Victoire Tomegah-Dogbe is the first ever female prime minister of Togo

Ama Nunoo Sep 29, 2020 at 10:00am

September 29, 2020 at 10:00 am | News, Women

Ama Nunoo

Ama Nunoo | Staff Writer

September 29, 2020 at 10:00 am | News, Women

Photo: Reliable Source NG

Togo has its first female prime minister in the country’s history. The West African nation’s president, Faure Gnassingbe, appointed Victoire Sidémého Dzidudu Tomegah-Dogbe as prime minister after her predecessor, Komi Sélom Klassou’s government, which has been in office since 2015, resigned last Friday.

The 60-year-old is said to be from the inner circle of the President as she has worked closely with him for years. She has served as his chief of Staff since 2009 and had many other ministerial positions since 2008, Reuters reports.

Tomégah Dogbé is presently the director of the cabinet of the President of the Republic. Her recent ministerial role was that of the Minister of Grassroots Development, Youth Craft and Youth Employment. She was also the Ministry of Development at the base, crafts, youth, and employment under Klassou’s government.

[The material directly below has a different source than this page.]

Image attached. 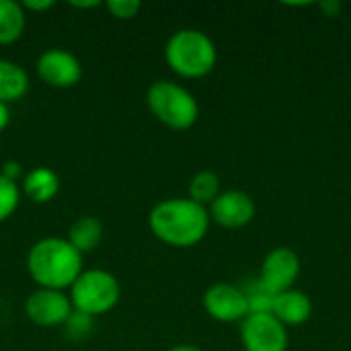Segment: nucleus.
<instances>
[{"label": "nucleus", "instance_id": "1", "mask_svg": "<svg viewBox=\"0 0 351 351\" xmlns=\"http://www.w3.org/2000/svg\"><path fill=\"white\" fill-rule=\"evenodd\" d=\"M208 208L189 197H169L158 202L148 214L152 234L169 247L189 249L202 243L210 230Z\"/></svg>", "mask_w": 351, "mask_h": 351}, {"label": "nucleus", "instance_id": "2", "mask_svg": "<svg viewBox=\"0 0 351 351\" xmlns=\"http://www.w3.org/2000/svg\"><path fill=\"white\" fill-rule=\"evenodd\" d=\"M27 271L39 288L70 290L82 274V255L68 239L45 237L29 249Z\"/></svg>", "mask_w": 351, "mask_h": 351}, {"label": "nucleus", "instance_id": "3", "mask_svg": "<svg viewBox=\"0 0 351 351\" xmlns=\"http://www.w3.org/2000/svg\"><path fill=\"white\" fill-rule=\"evenodd\" d=\"M165 60L175 74L183 78H202L216 68L218 49L204 31L179 29L165 45Z\"/></svg>", "mask_w": 351, "mask_h": 351}, {"label": "nucleus", "instance_id": "4", "mask_svg": "<svg viewBox=\"0 0 351 351\" xmlns=\"http://www.w3.org/2000/svg\"><path fill=\"white\" fill-rule=\"evenodd\" d=\"M146 103L152 115L175 132H185L195 125L199 117L197 99L179 82L156 80L146 93Z\"/></svg>", "mask_w": 351, "mask_h": 351}, {"label": "nucleus", "instance_id": "5", "mask_svg": "<svg viewBox=\"0 0 351 351\" xmlns=\"http://www.w3.org/2000/svg\"><path fill=\"white\" fill-rule=\"evenodd\" d=\"M68 296L74 311L95 319L117 306L121 288L117 278L107 269H82V274L70 286Z\"/></svg>", "mask_w": 351, "mask_h": 351}, {"label": "nucleus", "instance_id": "6", "mask_svg": "<svg viewBox=\"0 0 351 351\" xmlns=\"http://www.w3.org/2000/svg\"><path fill=\"white\" fill-rule=\"evenodd\" d=\"M300 269L302 263L298 253L288 247H278L265 255L257 280L267 292L278 296L294 288V284L300 278Z\"/></svg>", "mask_w": 351, "mask_h": 351}, {"label": "nucleus", "instance_id": "7", "mask_svg": "<svg viewBox=\"0 0 351 351\" xmlns=\"http://www.w3.org/2000/svg\"><path fill=\"white\" fill-rule=\"evenodd\" d=\"M241 341L245 351H288V329L271 315H249L241 323Z\"/></svg>", "mask_w": 351, "mask_h": 351}, {"label": "nucleus", "instance_id": "8", "mask_svg": "<svg viewBox=\"0 0 351 351\" xmlns=\"http://www.w3.org/2000/svg\"><path fill=\"white\" fill-rule=\"evenodd\" d=\"M70 296L64 290L37 288L25 300V315L37 327H60L72 315Z\"/></svg>", "mask_w": 351, "mask_h": 351}, {"label": "nucleus", "instance_id": "9", "mask_svg": "<svg viewBox=\"0 0 351 351\" xmlns=\"http://www.w3.org/2000/svg\"><path fill=\"white\" fill-rule=\"evenodd\" d=\"M204 308L218 323H243L249 317L243 288L226 282L214 284L204 292Z\"/></svg>", "mask_w": 351, "mask_h": 351}, {"label": "nucleus", "instance_id": "10", "mask_svg": "<svg viewBox=\"0 0 351 351\" xmlns=\"http://www.w3.org/2000/svg\"><path fill=\"white\" fill-rule=\"evenodd\" d=\"M255 202L247 191L228 189L222 191L208 208L210 220L226 230H239L253 222L255 218Z\"/></svg>", "mask_w": 351, "mask_h": 351}, {"label": "nucleus", "instance_id": "11", "mask_svg": "<svg viewBox=\"0 0 351 351\" xmlns=\"http://www.w3.org/2000/svg\"><path fill=\"white\" fill-rule=\"evenodd\" d=\"M37 74L49 86L70 88L82 78V64L72 51L51 47L37 58Z\"/></svg>", "mask_w": 351, "mask_h": 351}, {"label": "nucleus", "instance_id": "12", "mask_svg": "<svg viewBox=\"0 0 351 351\" xmlns=\"http://www.w3.org/2000/svg\"><path fill=\"white\" fill-rule=\"evenodd\" d=\"M271 315L286 329L288 327H298V325H304L313 317V302L304 292L292 288V290L282 292V294H278L274 298Z\"/></svg>", "mask_w": 351, "mask_h": 351}, {"label": "nucleus", "instance_id": "13", "mask_svg": "<svg viewBox=\"0 0 351 351\" xmlns=\"http://www.w3.org/2000/svg\"><path fill=\"white\" fill-rule=\"evenodd\" d=\"M60 191L58 175L47 167H37L23 177V193L35 204L51 202Z\"/></svg>", "mask_w": 351, "mask_h": 351}, {"label": "nucleus", "instance_id": "14", "mask_svg": "<svg viewBox=\"0 0 351 351\" xmlns=\"http://www.w3.org/2000/svg\"><path fill=\"white\" fill-rule=\"evenodd\" d=\"M29 90V74L27 70L12 62L0 58V101L2 103H14L25 97Z\"/></svg>", "mask_w": 351, "mask_h": 351}, {"label": "nucleus", "instance_id": "15", "mask_svg": "<svg viewBox=\"0 0 351 351\" xmlns=\"http://www.w3.org/2000/svg\"><path fill=\"white\" fill-rule=\"evenodd\" d=\"M103 241V224L95 216H80L72 222L68 230V243L80 253H90L95 251Z\"/></svg>", "mask_w": 351, "mask_h": 351}, {"label": "nucleus", "instance_id": "16", "mask_svg": "<svg viewBox=\"0 0 351 351\" xmlns=\"http://www.w3.org/2000/svg\"><path fill=\"white\" fill-rule=\"evenodd\" d=\"M25 8L16 0H0V43H12L23 35Z\"/></svg>", "mask_w": 351, "mask_h": 351}, {"label": "nucleus", "instance_id": "17", "mask_svg": "<svg viewBox=\"0 0 351 351\" xmlns=\"http://www.w3.org/2000/svg\"><path fill=\"white\" fill-rule=\"evenodd\" d=\"M220 193V177L214 171H199L189 181V199L204 208H208Z\"/></svg>", "mask_w": 351, "mask_h": 351}, {"label": "nucleus", "instance_id": "18", "mask_svg": "<svg viewBox=\"0 0 351 351\" xmlns=\"http://www.w3.org/2000/svg\"><path fill=\"white\" fill-rule=\"evenodd\" d=\"M245 296H247V304H249V315H261V313H271V306H274V294L267 292L259 280L251 282L249 286L243 288Z\"/></svg>", "mask_w": 351, "mask_h": 351}, {"label": "nucleus", "instance_id": "19", "mask_svg": "<svg viewBox=\"0 0 351 351\" xmlns=\"http://www.w3.org/2000/svg\"><path fill=\"white\" fill-rule=\"evenodd\" d=\"M21 204V189L14 181L0 175V222L8 220Z\"/></svg>", "mask_w": 351, "mask_h": 351}, {"label": "nucleus", "instance_id": "20", "mask_svg": "<svg viewBox=\"0 0 351 351\" xmlns=\"http://www.w3.org/2000/svg\"><path fill=\"white\" fill-rule=\"evenodd\" d=\"M66 327V333L74 339H82L90 333L93 329V317L84 315V313H78V311H72V315L68 317V321L64 323Z\"/></svg>", "mask_w": 351, "mask_h": 351}, {"label": "nucleus", "instance_id": "21", "mask_svg": "<svg viewBox=\"0 0 351 351\" xmlns=\"http://www.w3.org/2000/svg\"><path fill=\"white\" fill-rule=\"evenodd\" d=\"M105 6L111 12V16H115L119 21H130V19L138 16L142 2L140 0H107Z\"/></svg>", "mask_w": 351, "mask_h": 351}, {"label": "nucleus", "instance_id": "22", "mask_svg": "<svg viewBox=\"0 0 351 351\" xmlns=\"http://www.w3.org/2000/svg\"><path fill=\"white\" fill-rule=\"evenodd\" d=\"M0 175L16 183V181H19V177H21V165H19V162H14V160H8V162H4V165H2Z\"/></svg>", "mask_w": 351, "mask_h": 351}, {"label": "nucleus", "instance_id": "23", "mask_svg": "<svg viewBox=\"0 0 351 351\" xmlns=\"http://www.w3.org/2000/svg\"><path fill=\"white\" fill-rule=\"evenodd\" d=\"M56 2L53 0H25L21 2V6L25 10H33V12H41V10H49Z\"/></svg>", "mask_w": 351, "mask_h": 351}, {"label": "nucleus", "instance_id": "24", "mask_svg": "<svg viewBox=\"0 0 351 351\" xmlns=\"http://www.w3.org/2000/svg\"><path fill=\"white\" fill-rule=\"evenodd\" d=\"M8 121H10V109L6 103L0 101V132L8 125Z\"/></svg>", "mask_w": 351, "mask_h": 351}, {"label": "nucleus", "instance_id": "25", "mask_svg": "<svg viewBox=\"0 0 351 351\" xmlns=\"http://www.w3.org/2000/svg\"><path fill=\"white\" fill-rule=\"evenodd\" d=\"M74 8H95L99 6V0H88V2H70Z\"/></svg>", "mask_w": 351, "mask_h": 351}, {"label": "nucleus", "instance_id": "26", "mask_svg": "<svg viewBox=\"0 0 351 351\" xmlns=\"http://www.w3.org/2000/svg\"><path fill=\"white\" fill-rule=\"evenodd\" d=\"M169 351H204V350H199V348H195V346H187V343H181V346H175V348H171Z\"/></svg>", "mask_w": 351, "mask_h": 351}, {"label": "nucleus", "instance_id": "27", "mask_svg": "<svg viewBox=\"0 0 351 351\" xmlns=\"http://www.w3.org/2000/svg\"><path fill=\"white\" fill-rule=\"evenodd\" d=\"M321 8H323V10H335V14H337V12H339V8H341V4L331 2V4H323ZM329 16H333V12H329Z\"/></svg>", "mask_w": 351, "mask_h": 351}]
</instances>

Togolese had expected a ministerial reshuffle after Gnassingbe’s re-election in March for his fourth term in office. The changes were however put on hold due to the coronavirus pandemic.

Gnassingbe has been president for 15 years after he took over from his father, Lt. Col. Etienne Gnassingbe Eyadéma, who ceased the office in 1967 in a coup that saw the end to the rule the former Togolese prime minister.

Prior to the 1967 blood less coup, Sergeant Etienne Gnassingbe Eyadéma was instrumental in the takedown of Sylvanus Epiphanio Olympio, the first president of Togo. He directed the coup organised by a group of eight Togolese militants led by Emmanuel Bodjolle.

Olympio’s death has been documented as the first death during a military coup in Africa. It was the first coup in the British and French colonies that achieved independence in the 1950s and 1960s.

After the coup, the country was in disarray under military rule which gave no room for democracy and civilian inclusion. 

So even after Nicolas Grunitzky was appointed in 1963 as the second president and third head of state, Togo never regained its voice. During his 4th year in office Grunitzky was deposed in a bloodless coup by Eyadema.

Lt. Col. Eyadema assumed office from 1967 to his death in 2005 for which his sone and current president is continuing his father’s legacy and still in office amid strong opposition and protests. The citizens now wonder if Togo will ever be a truly democratic country.